Per Cannondale's website and the Owner's manual. The waranty only applies to the Original Owner, if he purchases from an authorized Cannondale dealer. I'm guessing that has something to do with their lack of response. 

It's not that uncommon practice, especially in sporting goods. I also scuba dive. Every manufacturer of scuba gear that I purchased states that the warranty is only valid to the Original Owner when purchased from an authorized source. You could call it an incentive for the buyer to support the dealer. 

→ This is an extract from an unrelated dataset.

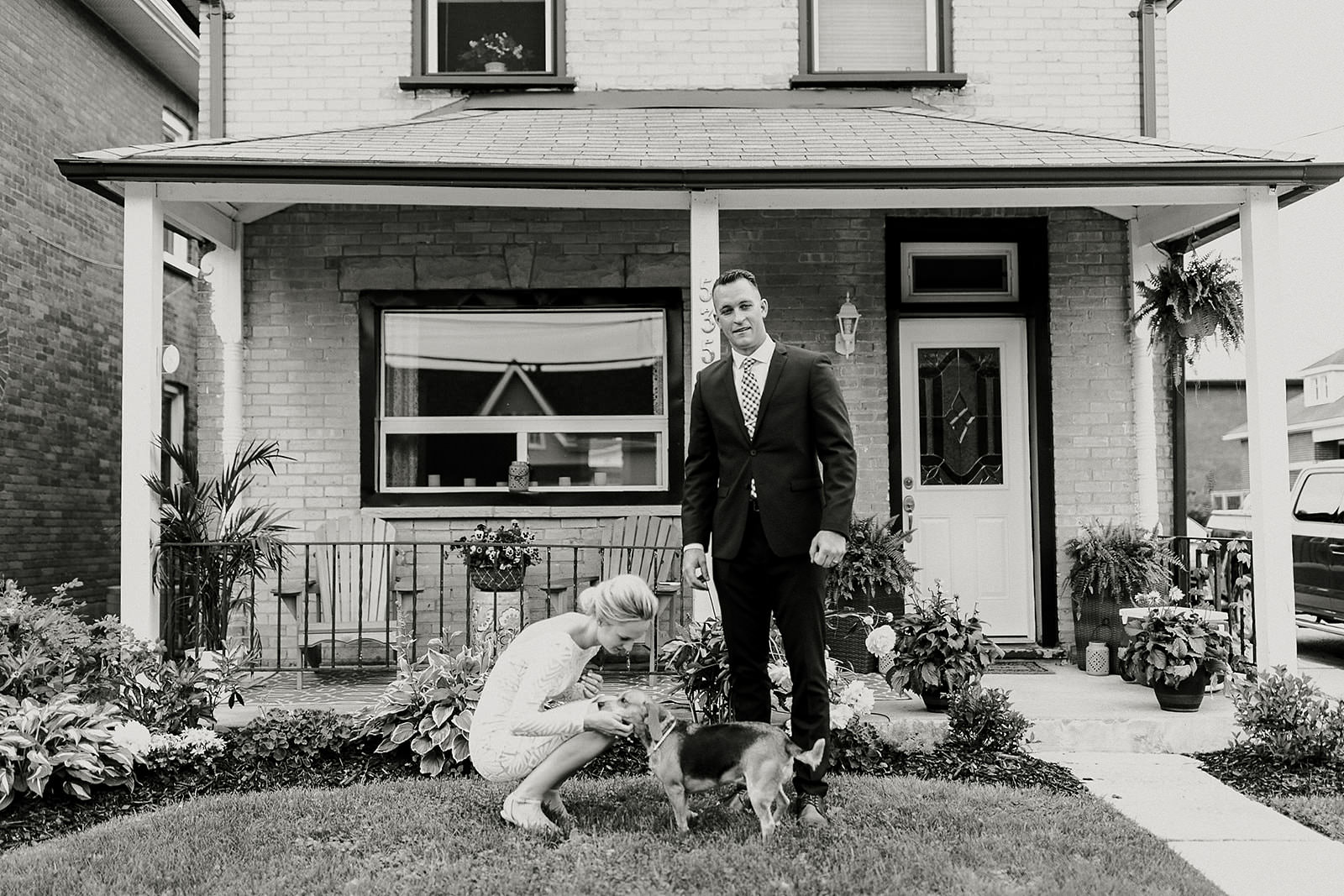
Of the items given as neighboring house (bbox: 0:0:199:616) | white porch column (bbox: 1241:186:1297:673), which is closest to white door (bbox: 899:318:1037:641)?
white porch column (bbox: 1241:186:1297:673)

If you have a local builder in your area, you might want to inquire about the cost of repair. Calfee is about an hour away from where I live. That's probably your best option, apart from selling it for "display" and getting another frame. 

CHL


----------



## lamazion (Sep 11, 2004)

CHL said:


> Hi Lamazion:
> 
> Per Cannondale's website and the Owner's manual. The waranty only applies to the Original Owner, if he purchases from an authorized Cannondale dealer. I'm guessing that has something to do with their lack of response.
> CHL


In the email, I didn't mention the bike was purchased on-line, just that it wasn't registered. Initially I wanted to send photos of the crack and get a contact to work with. Bottom line, that wouldn't be an excuse for not returning email.

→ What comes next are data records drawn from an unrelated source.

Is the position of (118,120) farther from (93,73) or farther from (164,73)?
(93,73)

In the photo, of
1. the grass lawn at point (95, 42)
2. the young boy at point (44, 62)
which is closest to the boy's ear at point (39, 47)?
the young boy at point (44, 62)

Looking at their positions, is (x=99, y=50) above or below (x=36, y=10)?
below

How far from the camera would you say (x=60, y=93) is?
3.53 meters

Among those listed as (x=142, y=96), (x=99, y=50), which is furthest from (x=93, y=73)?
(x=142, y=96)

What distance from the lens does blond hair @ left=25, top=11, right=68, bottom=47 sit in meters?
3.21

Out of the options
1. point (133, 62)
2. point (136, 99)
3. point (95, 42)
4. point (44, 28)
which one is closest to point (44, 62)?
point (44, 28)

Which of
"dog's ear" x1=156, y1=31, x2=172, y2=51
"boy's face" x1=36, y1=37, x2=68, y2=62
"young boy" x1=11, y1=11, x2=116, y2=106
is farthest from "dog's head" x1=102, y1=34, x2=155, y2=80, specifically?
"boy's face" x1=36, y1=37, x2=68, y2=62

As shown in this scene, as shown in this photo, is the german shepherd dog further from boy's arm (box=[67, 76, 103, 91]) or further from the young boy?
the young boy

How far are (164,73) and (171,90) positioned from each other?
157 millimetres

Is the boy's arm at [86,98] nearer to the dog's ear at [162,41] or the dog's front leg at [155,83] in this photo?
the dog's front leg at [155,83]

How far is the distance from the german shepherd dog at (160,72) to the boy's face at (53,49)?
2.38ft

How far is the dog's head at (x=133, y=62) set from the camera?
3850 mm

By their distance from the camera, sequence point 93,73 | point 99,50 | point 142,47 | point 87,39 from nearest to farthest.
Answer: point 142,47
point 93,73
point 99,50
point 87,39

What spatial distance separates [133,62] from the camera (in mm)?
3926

I was very impressed with Calfee, and that is most likely the route I will go. This will also ensure that I get the Liquigas colors.


----------



## lamazion (Sep 11, 2004)

LeDomestique said:


> Which one is it?
> 
> I keep going back to this sentence.
> - You purchased online
> ...


Interesting, not sure why that would make you LOL. I understand what Cannondale's policy is around purchasing through an authorized dealer. Will I be upset with Cannondale if they say they will not cover the frame, No. However, I have the warranty card, original packing slip, the manual and registration card, and all if the stickers that were attached to the frame to guide assembly. Clearly I purchased a new frame, and that frame had a manufacturing defect. Cannondale may choose to stick to their policy, or they may offer to repair a manufacturing defect like Specialized did in my previous example.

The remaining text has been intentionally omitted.